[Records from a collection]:
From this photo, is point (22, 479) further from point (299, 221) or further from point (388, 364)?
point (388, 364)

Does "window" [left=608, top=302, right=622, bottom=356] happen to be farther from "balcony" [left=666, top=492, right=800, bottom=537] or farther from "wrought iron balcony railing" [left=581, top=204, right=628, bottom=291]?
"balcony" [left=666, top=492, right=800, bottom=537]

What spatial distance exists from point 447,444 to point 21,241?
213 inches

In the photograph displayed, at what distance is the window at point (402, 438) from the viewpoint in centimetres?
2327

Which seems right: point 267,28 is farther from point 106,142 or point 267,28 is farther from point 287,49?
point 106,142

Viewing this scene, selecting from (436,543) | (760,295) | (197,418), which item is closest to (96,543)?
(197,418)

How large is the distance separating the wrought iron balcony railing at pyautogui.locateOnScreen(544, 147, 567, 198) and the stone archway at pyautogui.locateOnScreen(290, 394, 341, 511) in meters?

[EXERCISE GOAL]: Write out all of the material again, renaming "wrought iron balcony railing" to "metal railing" wherever it occurs and keeping everything else the same.

[OUTPUT OF THE TASK]:
From this photo, is point (22, 479) further from point (299, 221) or further from point (388, 364)?
point (388, 364)

Does "window" [left=608, top=302, right=622, bottom=356] happen to be farther from "balcony" [left=666, top=492, right=800, bottom=537] or farther from "metal railing" [left=581, top=204, right=628, bottom=291]?
"balcony" [left=666, top=492, right=800, bottom=537]

What spatial distance exists from point 447,444 to point 21,241?
213 inches

In the photograph displayed, at what distance is the window at point (402, 438) from the viewpoint in centimetres?
2327

Which seems right: point 267,28 is farther from point 106,142 or point 267,28 is farther from point 287,49?
point 106,142

Viewing this scene, selecting from (436,543) | (760,295) | (197,418), which item is closest to (96,543)?
(197,418)

How large is the distance separating the metal railing at pyautogui.locateOnScreen(544, 147, 567, 198) and the stone archway at pyautogui.locateOnScreen(290, 394, 341, 511) in meters?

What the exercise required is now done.